My suitcase lay half empty at the edge of my bed as I stood over it. Even with a brief list of acceptable items, I had nothing I desired to bring. No pictures, no attachment to a pillow or blanket. No interest in anything aside from my headphones that I was sure they would confiscate upon my arrival. I opened my nightstand to retrieve a box of condoms, because it wasn’t on the list of “unacceptable items,” and stuffed it into a secret pocket at the bottom of the suitcase.
Satisfied, I reached for the top of the suitcase, slammed it shut, and closed the zipper without an afterthought. I wasn’t mad at Diane. If I had been, that would have meant I had feelings. Honestly, I didn’t blame her. If I had a stepdaughter like myself, I’d call the police as well.
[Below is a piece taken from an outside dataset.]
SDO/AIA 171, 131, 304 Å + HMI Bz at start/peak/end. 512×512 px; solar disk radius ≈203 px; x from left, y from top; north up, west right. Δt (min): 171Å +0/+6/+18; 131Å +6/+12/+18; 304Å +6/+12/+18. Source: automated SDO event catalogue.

“Mia, you ready?” my father called out from the bottom of the stairs.
I didn’t answer.
“Mia Rose Jett!”
“Two minutes!” I set the lightly packed suitcase beside my bedroom door and took one last look around at the bare walls of an old prison before I entered a new one. My walls were always empty, just like my bed, my dresser, and my desk. No personality. Once I walked out the door, it would be like I had never lived here. This space could quickly become a guest bedroom, and I bet Diane already had a Pinterest board dedicated to it.
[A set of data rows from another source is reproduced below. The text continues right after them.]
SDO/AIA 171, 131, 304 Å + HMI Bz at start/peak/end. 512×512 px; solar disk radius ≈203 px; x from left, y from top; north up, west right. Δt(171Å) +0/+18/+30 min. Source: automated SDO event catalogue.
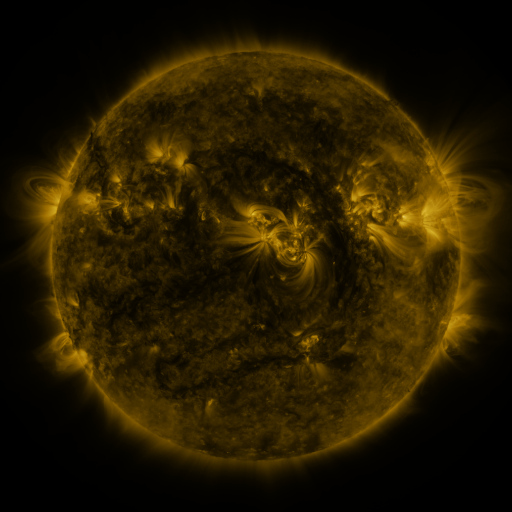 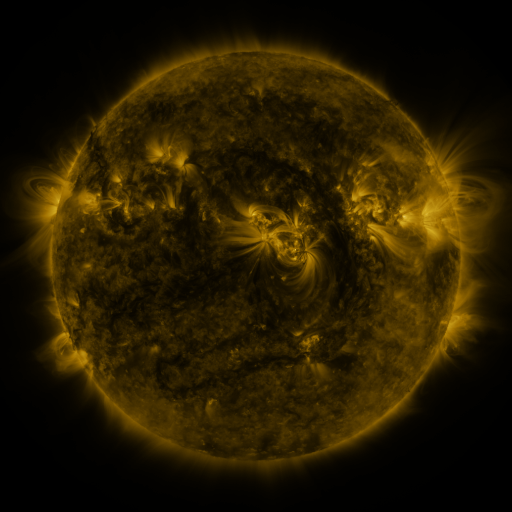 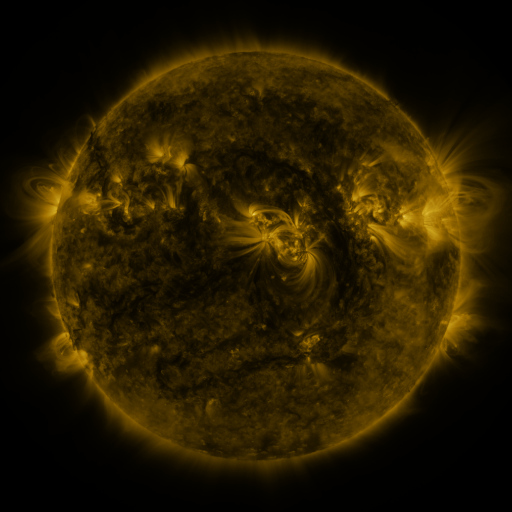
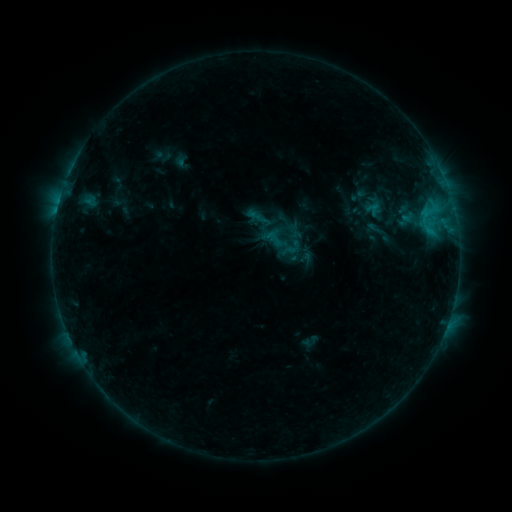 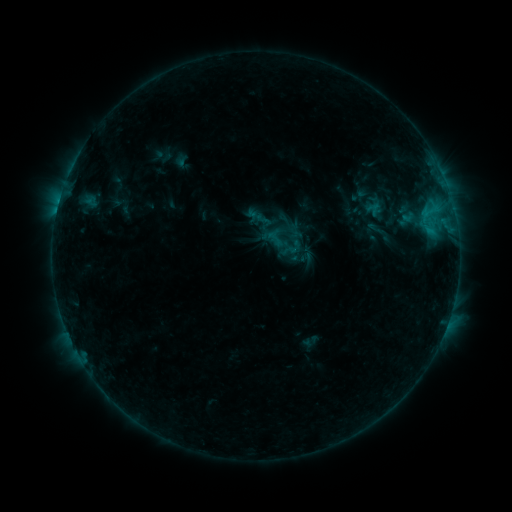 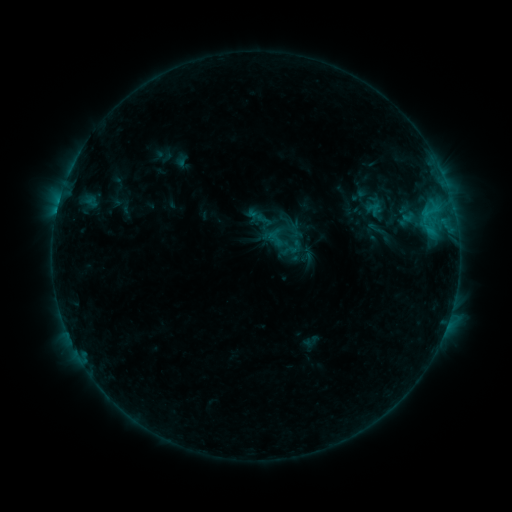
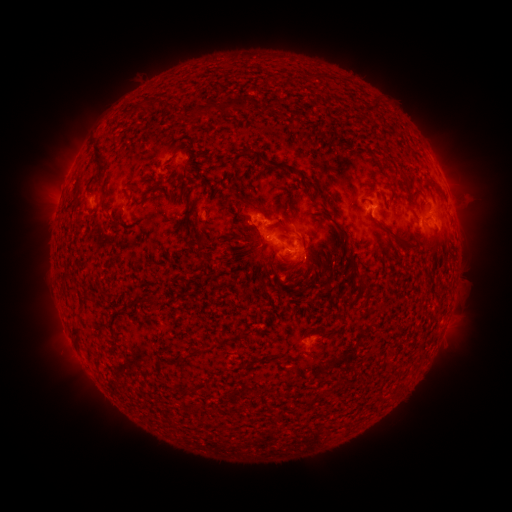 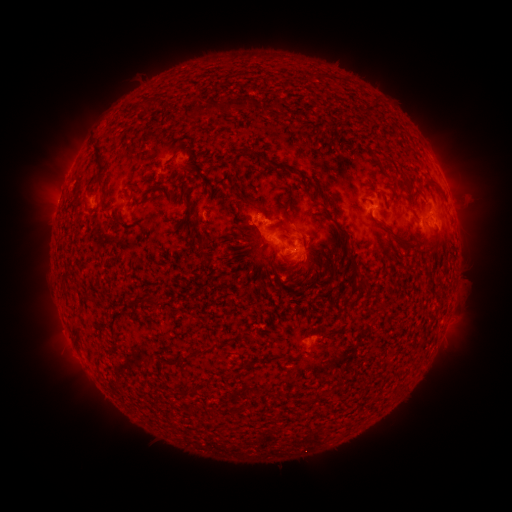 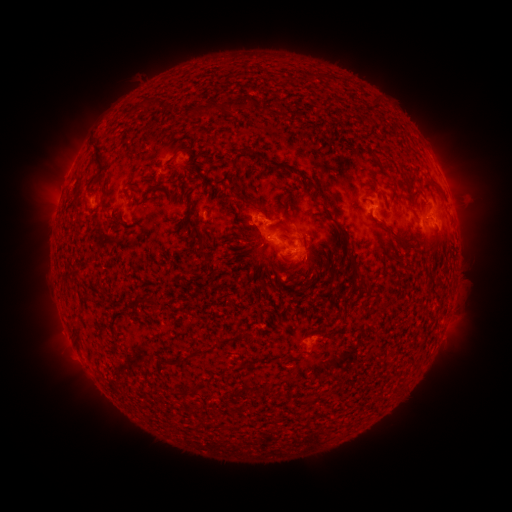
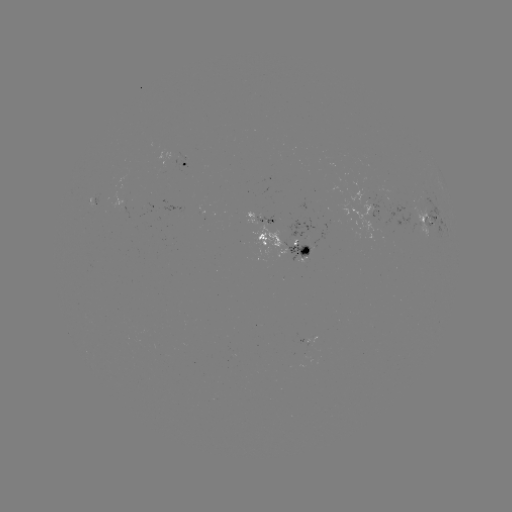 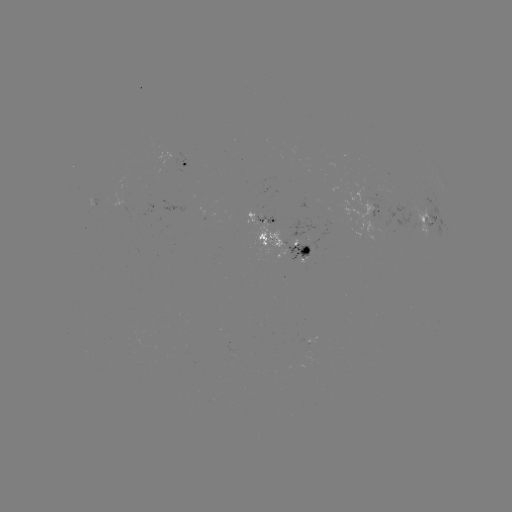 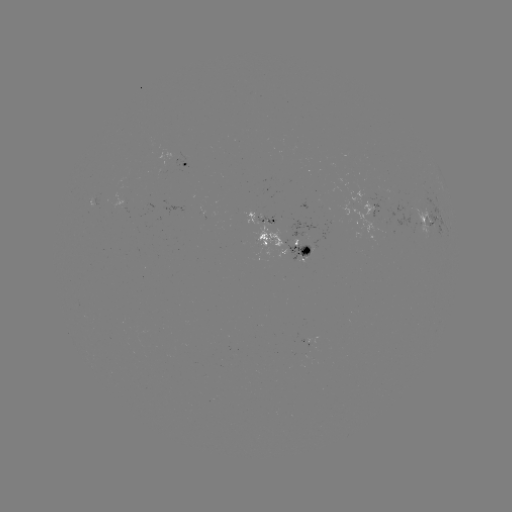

nothing was catalogued: no classed flare, no EUV trigger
“Oh, no. You can’t wear that.” Diane scrunched her face from the bottom of the stairs. Her short bleach-blonde bob didn’t move as she shook her head slightly from side to side. She always wore too much hairspray. Come to think of it, I don’t believe I’d ever seen her without her hair blown out, straightened, and sprayed in place. Even when she did her fifteen-minute workout videos after dinner in her room with the door cracked, I’d never seen her hair move.